WHAT TO PRODUCE — Reproduce verbatim the stretch of lines below from the one containing "What measurement of" through the one containing "4.86 meters", both of those lines included.

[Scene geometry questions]

━━━━━━

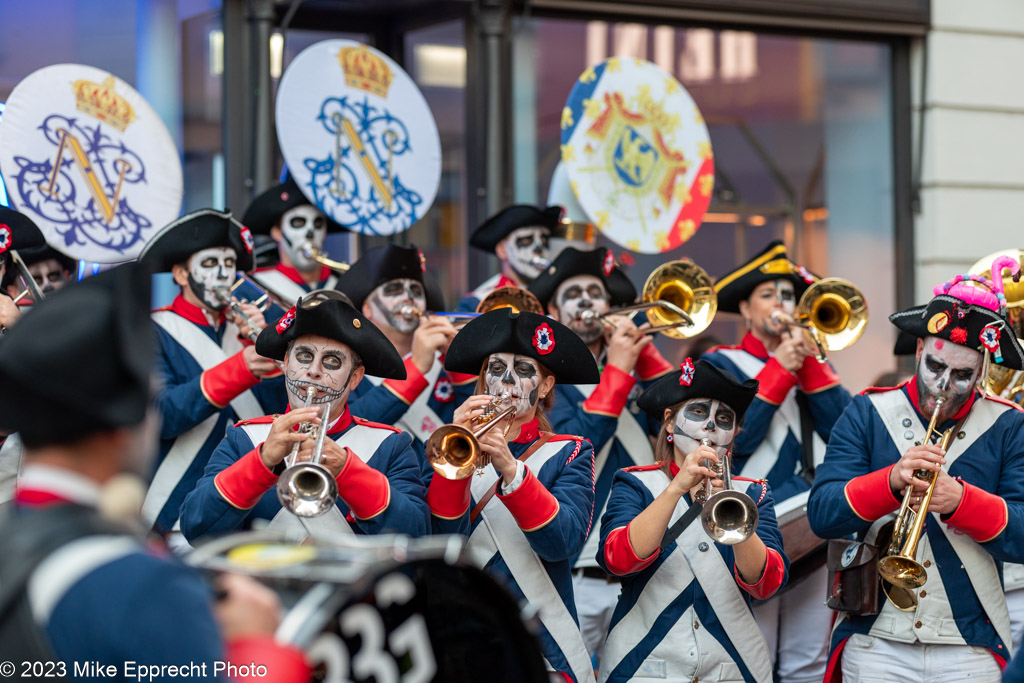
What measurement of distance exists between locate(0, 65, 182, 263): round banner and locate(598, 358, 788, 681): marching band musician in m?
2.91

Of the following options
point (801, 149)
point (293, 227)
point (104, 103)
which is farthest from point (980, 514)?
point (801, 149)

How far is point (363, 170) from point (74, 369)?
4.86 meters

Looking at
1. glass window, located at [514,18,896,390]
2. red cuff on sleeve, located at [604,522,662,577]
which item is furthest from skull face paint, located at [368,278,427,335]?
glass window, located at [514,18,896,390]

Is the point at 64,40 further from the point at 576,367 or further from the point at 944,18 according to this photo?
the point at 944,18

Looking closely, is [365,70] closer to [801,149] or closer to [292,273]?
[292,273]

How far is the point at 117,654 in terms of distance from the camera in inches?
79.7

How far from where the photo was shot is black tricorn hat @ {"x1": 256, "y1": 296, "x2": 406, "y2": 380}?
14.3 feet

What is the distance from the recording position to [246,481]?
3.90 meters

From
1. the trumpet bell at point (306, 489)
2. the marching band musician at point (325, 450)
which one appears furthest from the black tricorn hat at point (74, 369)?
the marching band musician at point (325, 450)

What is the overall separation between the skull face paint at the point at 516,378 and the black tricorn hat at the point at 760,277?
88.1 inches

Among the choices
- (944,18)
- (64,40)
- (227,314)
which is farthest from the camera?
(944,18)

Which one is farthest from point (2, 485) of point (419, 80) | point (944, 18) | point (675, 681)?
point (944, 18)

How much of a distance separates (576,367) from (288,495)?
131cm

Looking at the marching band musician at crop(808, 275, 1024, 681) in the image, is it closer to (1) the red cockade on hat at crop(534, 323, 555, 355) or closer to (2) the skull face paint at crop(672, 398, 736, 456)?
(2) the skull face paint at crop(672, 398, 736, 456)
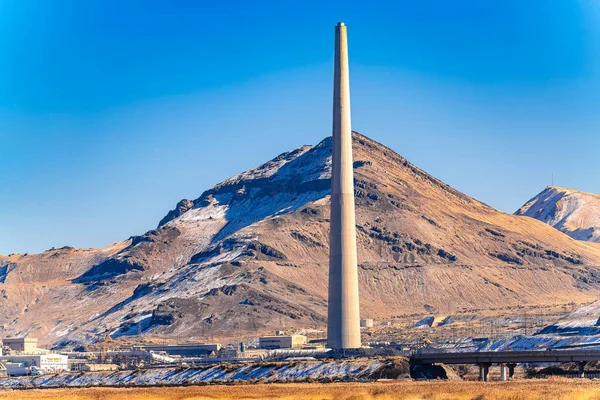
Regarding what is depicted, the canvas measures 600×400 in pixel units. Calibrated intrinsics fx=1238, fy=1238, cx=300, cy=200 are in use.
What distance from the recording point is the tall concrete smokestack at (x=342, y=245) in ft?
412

━━━━━━

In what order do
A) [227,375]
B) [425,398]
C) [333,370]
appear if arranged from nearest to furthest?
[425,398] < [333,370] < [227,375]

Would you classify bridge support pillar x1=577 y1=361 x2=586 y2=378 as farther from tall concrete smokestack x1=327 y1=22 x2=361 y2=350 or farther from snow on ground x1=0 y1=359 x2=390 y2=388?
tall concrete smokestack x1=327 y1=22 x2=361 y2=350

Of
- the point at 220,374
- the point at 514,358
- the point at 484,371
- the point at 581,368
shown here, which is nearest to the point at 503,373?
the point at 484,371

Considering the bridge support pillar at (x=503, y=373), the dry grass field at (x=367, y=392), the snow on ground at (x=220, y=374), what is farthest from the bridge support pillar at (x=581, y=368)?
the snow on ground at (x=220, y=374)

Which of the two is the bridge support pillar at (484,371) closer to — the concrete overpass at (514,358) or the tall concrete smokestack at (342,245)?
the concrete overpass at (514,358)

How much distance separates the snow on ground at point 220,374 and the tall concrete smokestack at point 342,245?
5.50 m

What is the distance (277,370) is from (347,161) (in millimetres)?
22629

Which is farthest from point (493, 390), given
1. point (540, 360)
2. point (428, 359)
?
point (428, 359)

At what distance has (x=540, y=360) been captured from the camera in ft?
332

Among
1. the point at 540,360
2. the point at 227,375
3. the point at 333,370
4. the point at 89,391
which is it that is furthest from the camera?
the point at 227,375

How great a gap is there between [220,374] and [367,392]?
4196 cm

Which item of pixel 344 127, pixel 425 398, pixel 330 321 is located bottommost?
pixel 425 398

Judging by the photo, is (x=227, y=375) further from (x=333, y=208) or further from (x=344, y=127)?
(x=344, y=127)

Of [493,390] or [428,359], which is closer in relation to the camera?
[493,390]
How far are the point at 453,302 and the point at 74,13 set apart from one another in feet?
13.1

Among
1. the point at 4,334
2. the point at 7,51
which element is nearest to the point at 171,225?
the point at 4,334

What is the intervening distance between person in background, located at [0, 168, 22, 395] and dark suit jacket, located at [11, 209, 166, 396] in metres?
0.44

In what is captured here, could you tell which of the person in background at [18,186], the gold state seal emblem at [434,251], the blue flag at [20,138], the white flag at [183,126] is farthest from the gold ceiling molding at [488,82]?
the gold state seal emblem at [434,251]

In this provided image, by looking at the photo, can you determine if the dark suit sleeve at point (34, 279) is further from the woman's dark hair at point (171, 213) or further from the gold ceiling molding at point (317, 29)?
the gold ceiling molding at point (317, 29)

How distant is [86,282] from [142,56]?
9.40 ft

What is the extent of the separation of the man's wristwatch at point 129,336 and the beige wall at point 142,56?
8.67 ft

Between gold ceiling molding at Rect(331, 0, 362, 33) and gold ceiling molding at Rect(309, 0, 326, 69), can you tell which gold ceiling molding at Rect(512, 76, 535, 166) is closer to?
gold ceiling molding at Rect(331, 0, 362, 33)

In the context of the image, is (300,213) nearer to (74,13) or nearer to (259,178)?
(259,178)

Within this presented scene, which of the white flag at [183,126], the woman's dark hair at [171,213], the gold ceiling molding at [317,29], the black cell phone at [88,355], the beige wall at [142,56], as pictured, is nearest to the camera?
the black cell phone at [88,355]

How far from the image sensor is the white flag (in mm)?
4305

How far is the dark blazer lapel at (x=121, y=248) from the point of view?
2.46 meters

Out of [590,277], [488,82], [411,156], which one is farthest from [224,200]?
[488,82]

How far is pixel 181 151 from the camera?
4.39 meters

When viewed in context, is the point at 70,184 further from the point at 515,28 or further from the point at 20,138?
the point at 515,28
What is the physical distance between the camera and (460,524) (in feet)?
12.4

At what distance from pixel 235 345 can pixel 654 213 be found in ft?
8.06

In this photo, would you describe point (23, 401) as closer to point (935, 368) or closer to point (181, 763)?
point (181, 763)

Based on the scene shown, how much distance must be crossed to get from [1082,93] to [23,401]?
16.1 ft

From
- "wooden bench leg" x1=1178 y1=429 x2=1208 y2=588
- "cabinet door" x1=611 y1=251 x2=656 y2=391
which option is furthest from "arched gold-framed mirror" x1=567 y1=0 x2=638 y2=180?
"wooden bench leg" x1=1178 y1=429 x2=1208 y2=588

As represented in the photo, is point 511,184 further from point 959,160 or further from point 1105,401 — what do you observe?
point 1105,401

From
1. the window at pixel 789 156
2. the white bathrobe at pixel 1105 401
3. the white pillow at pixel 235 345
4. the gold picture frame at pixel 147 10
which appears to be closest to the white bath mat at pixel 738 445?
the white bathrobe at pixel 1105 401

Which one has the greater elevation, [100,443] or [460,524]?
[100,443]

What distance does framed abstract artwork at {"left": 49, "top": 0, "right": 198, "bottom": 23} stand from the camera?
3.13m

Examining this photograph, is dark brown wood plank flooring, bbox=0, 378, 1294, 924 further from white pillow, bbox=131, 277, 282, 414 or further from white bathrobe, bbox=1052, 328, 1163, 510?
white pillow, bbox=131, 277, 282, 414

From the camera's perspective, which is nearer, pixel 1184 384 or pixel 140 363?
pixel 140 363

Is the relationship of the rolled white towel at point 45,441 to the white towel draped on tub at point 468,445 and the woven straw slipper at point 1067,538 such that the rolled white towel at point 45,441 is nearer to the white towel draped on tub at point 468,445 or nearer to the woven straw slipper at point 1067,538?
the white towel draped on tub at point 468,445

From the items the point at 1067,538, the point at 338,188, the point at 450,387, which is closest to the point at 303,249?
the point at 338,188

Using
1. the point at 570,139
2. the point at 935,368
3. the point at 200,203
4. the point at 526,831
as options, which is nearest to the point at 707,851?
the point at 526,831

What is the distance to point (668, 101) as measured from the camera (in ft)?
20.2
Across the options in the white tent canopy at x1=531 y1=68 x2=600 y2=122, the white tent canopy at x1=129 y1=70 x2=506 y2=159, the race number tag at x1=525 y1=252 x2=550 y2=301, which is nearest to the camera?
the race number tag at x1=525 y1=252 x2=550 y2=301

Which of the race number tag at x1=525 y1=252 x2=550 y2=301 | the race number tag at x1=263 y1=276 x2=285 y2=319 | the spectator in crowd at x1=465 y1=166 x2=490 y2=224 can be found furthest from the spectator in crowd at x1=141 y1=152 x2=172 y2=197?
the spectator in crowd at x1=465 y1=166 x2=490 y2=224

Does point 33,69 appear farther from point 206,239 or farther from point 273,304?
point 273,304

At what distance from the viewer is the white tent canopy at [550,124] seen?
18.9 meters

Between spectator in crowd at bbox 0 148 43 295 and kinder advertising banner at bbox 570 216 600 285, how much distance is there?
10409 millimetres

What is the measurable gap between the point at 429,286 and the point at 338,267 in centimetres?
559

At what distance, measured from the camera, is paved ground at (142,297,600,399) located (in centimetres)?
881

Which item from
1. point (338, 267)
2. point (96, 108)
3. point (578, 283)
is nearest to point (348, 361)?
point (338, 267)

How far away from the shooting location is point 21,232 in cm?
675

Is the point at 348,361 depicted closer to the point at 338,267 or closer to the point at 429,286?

━━━━━━

REPLY —
What measurement of distance exists between locate(0, 65, 182, 263): round banner and locate(598, 358, 788, 681): marching band musician in m?
2.91

Of the following options
point (801, 149)
point (293, 227)
point (104, 103)
which is farthest from point (980, 514)?
point (801, 149)

How far is point (363, 170) from point (74, 369)?
4.86 meters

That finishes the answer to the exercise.